Once the indexing queue receded, data from HFs started flowing to indexers and data was then written to disks.
I have a few questions regarding this :
Due to MAJOR improvements in the S2S and the Universal Forwarder build, if you are on v6 (particularly later versions of v6), then you should only be using HFs for things like DBConnect
. For things like syslog
, you should DEFINITELY be using a Universal Forwarder
. This is the answer to #3.
This is our infrastructure
Servers -> UF -> HF -> Indexers
Desktops -> UF -> HF -> Indexers
Syslog Servers -> HF -> Indexers
DBConnect HF -> Indexers
We are in version 6.4.4
Your architecture is very v4 and is now an albatross around your bottleneck. In the updated v6 hotness it should be like this:
Servers -> UF -> Indexers
Desktops -> UF -> Indexers
Syslog Servers -> UF -> Indexers
DBConnect HF -> Indexers
The key on all the UFs is to set autoLB=true
and also EVENT_BREAKER
for every input to ensure proper balancing. Do not use external Load Balancers, either.
Thank you for your inputs @woodcock , is there any documentation where this is published, so that i can take a look, read through and proceed on making these major changes.
Looking by the response, you are asking me to remove the HF tier completely. Am i getting this right ?
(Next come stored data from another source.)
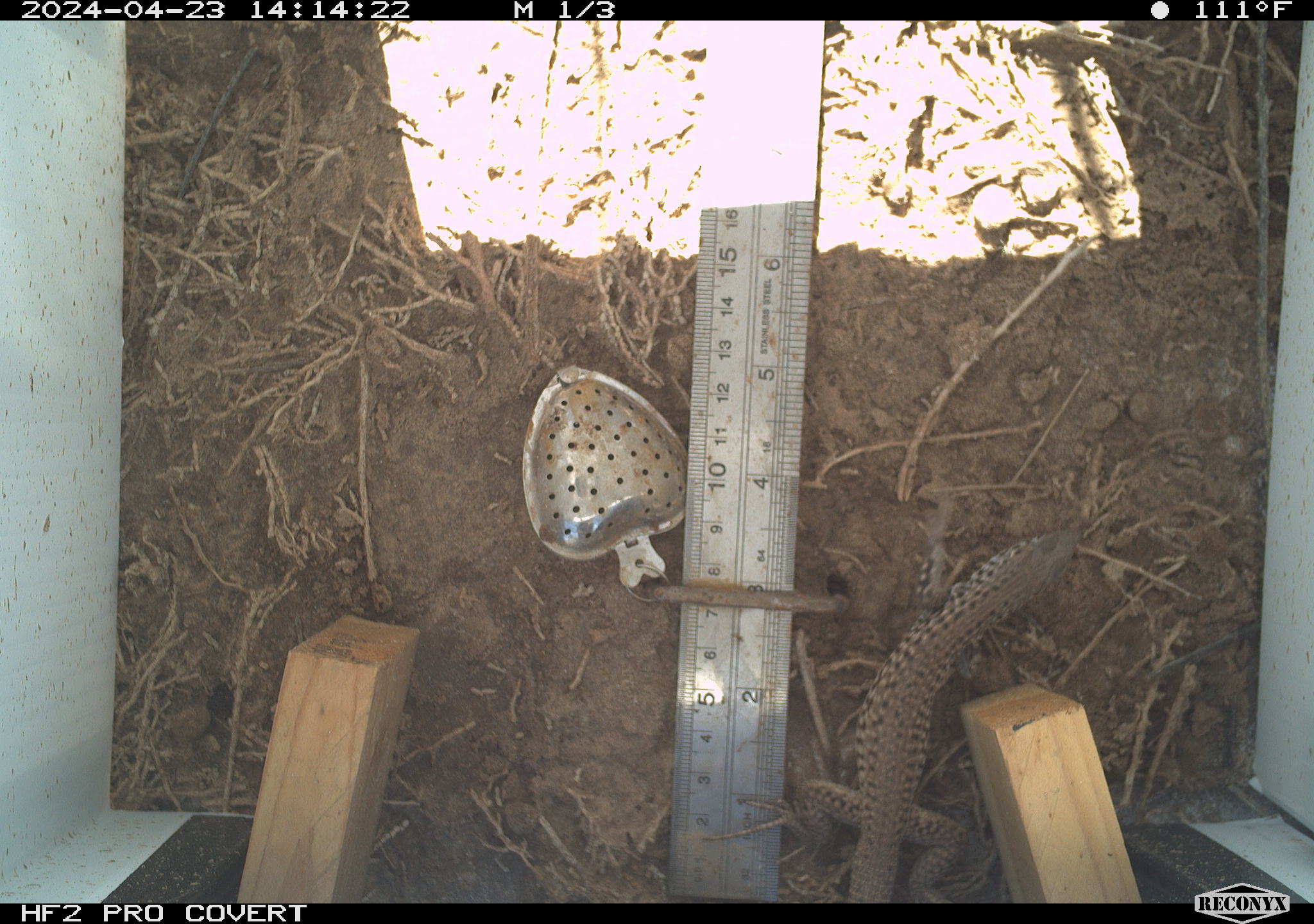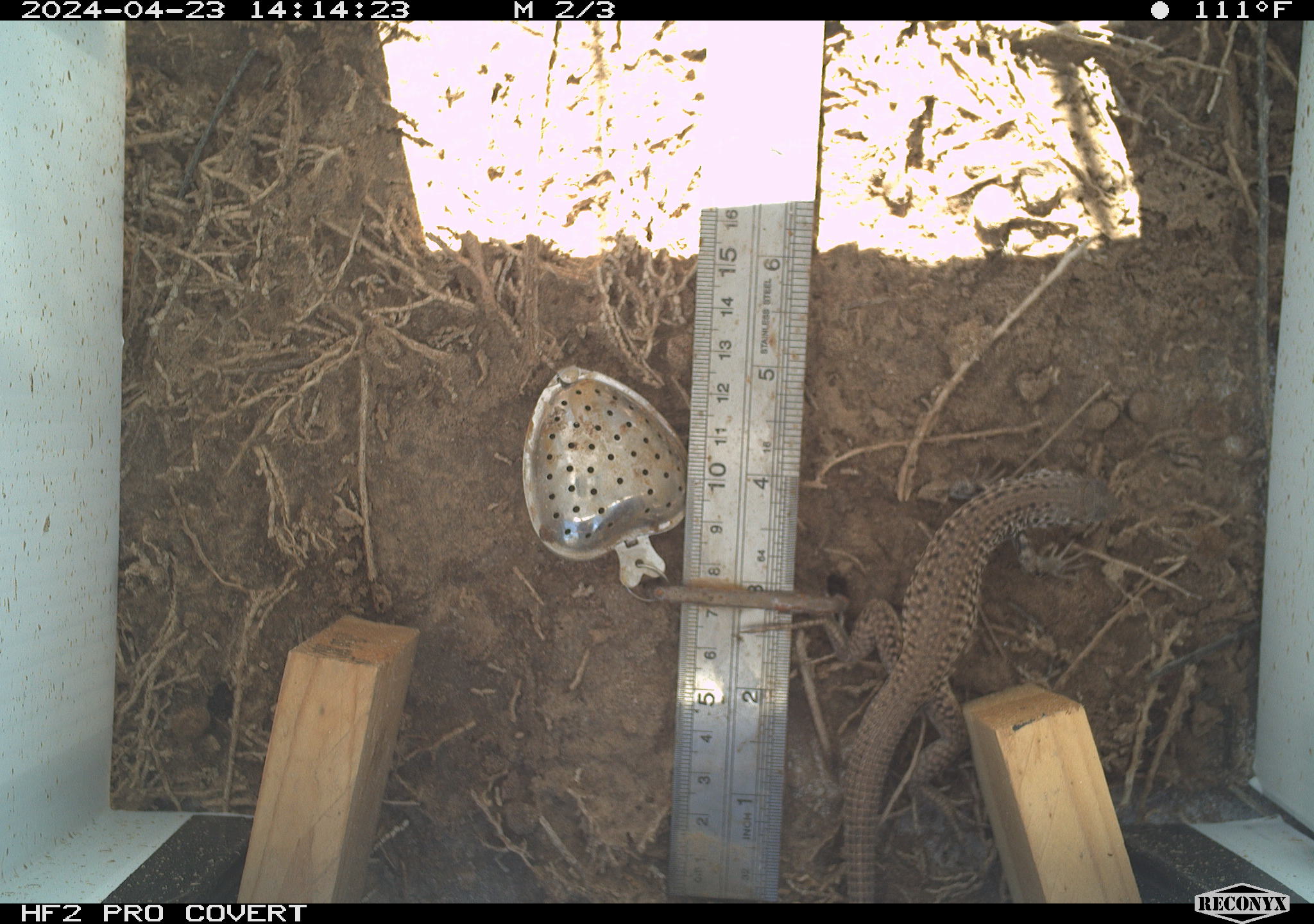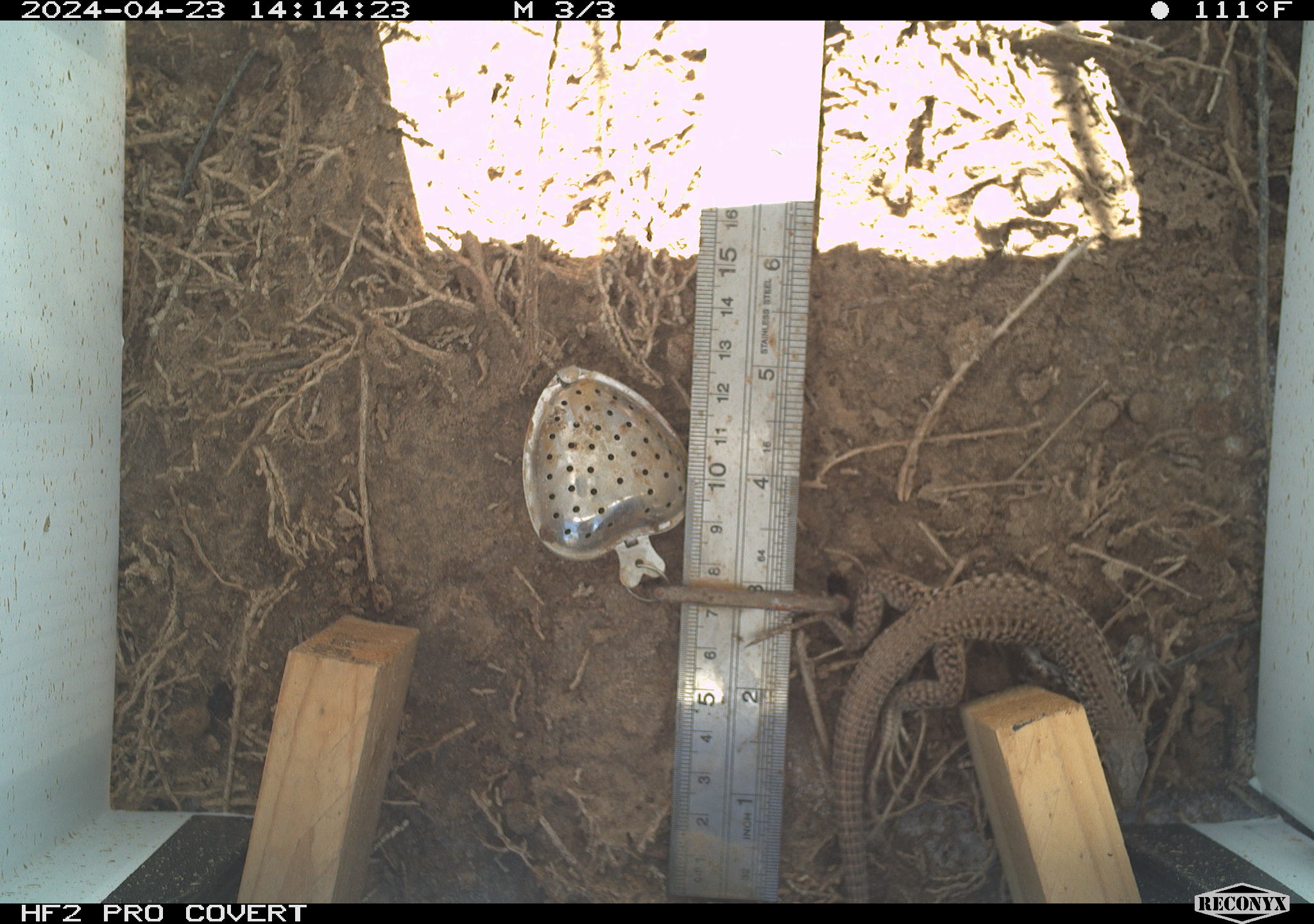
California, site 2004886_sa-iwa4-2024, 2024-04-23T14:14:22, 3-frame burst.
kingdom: Animalia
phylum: Chordata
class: Reptilia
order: Squamata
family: Teiidae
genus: Aspidoscelis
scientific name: Aspidoscelis tigris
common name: western whiptail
Western whiptail (Aspidoscelis tigris).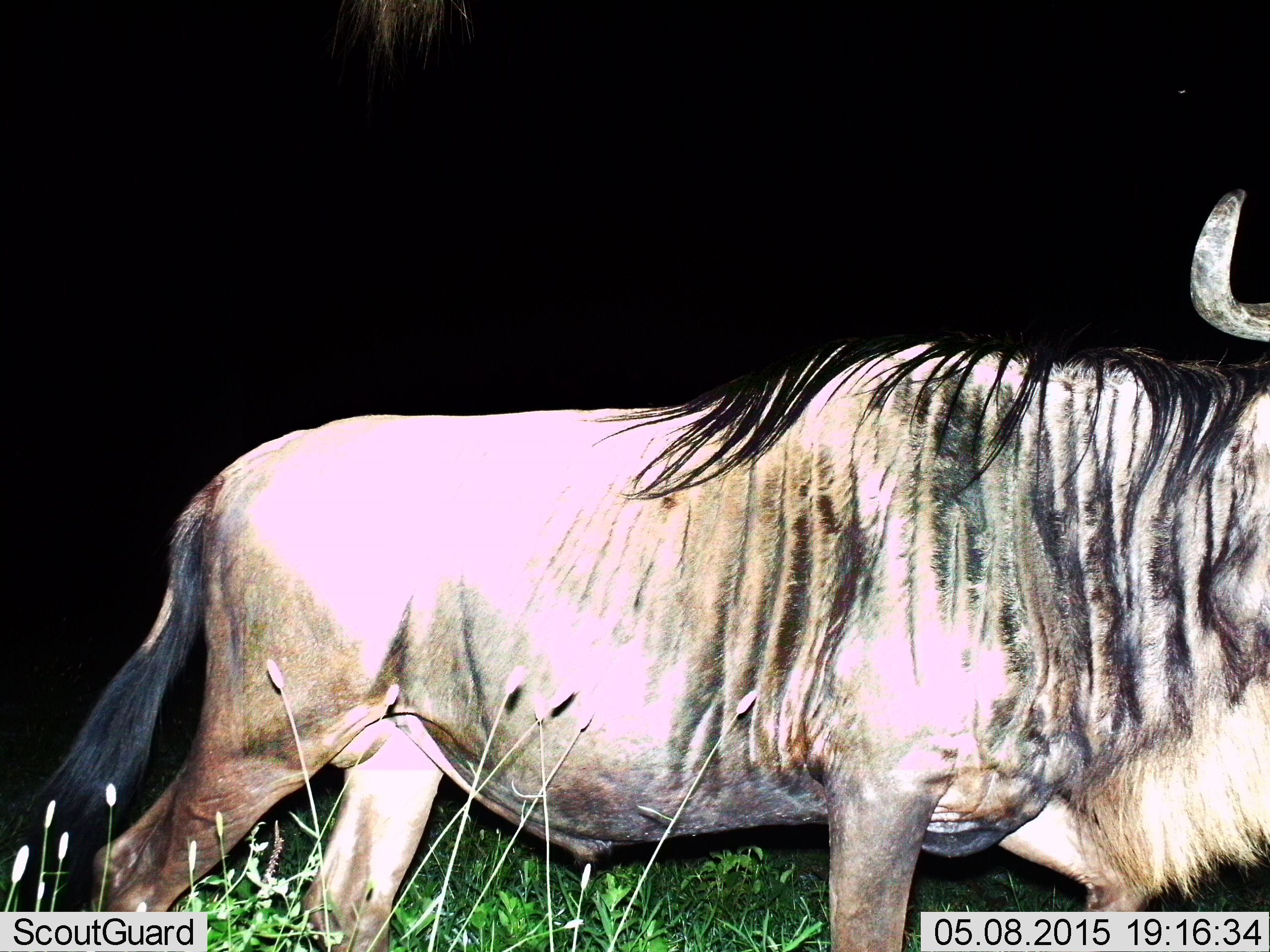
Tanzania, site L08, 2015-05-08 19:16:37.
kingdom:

AutoLB is true with Indexer ACK enabled.
Keep HF for DBConnect only and yes, ditch the rest. The documentation about this evolution is not as clear as it should be but all of the testing that I have seen mirrors the PS scuttlebutt/buzz that I have been hearing about best practices having evolved to disclude HFs except in very (few) extreme circumstances. Here are a few places where there is some documentation:
https://www.splunk.com/blog/2014/03/18/time-based-load-balancing.html
http://docs.splunk.com/Documentation/Forwarder/6.6.0/Forwarder/Configureloadbalancing
https://docs.splunk.com/Documentation/Splunk/6.6.0/Admin/Outputsconf
forceTimebasedAutoLB = [true|false]
* Forces existing streams to switch to newly elected indexer every
AutoLB cycle.
* On universal forwarders, use the EVENT_BREAKER_ENABLE and
EVENT_BREAKER settings in props.conf rather than forceTimebasedAutoLB
for improved load balancing, line breaking, and distribution of events.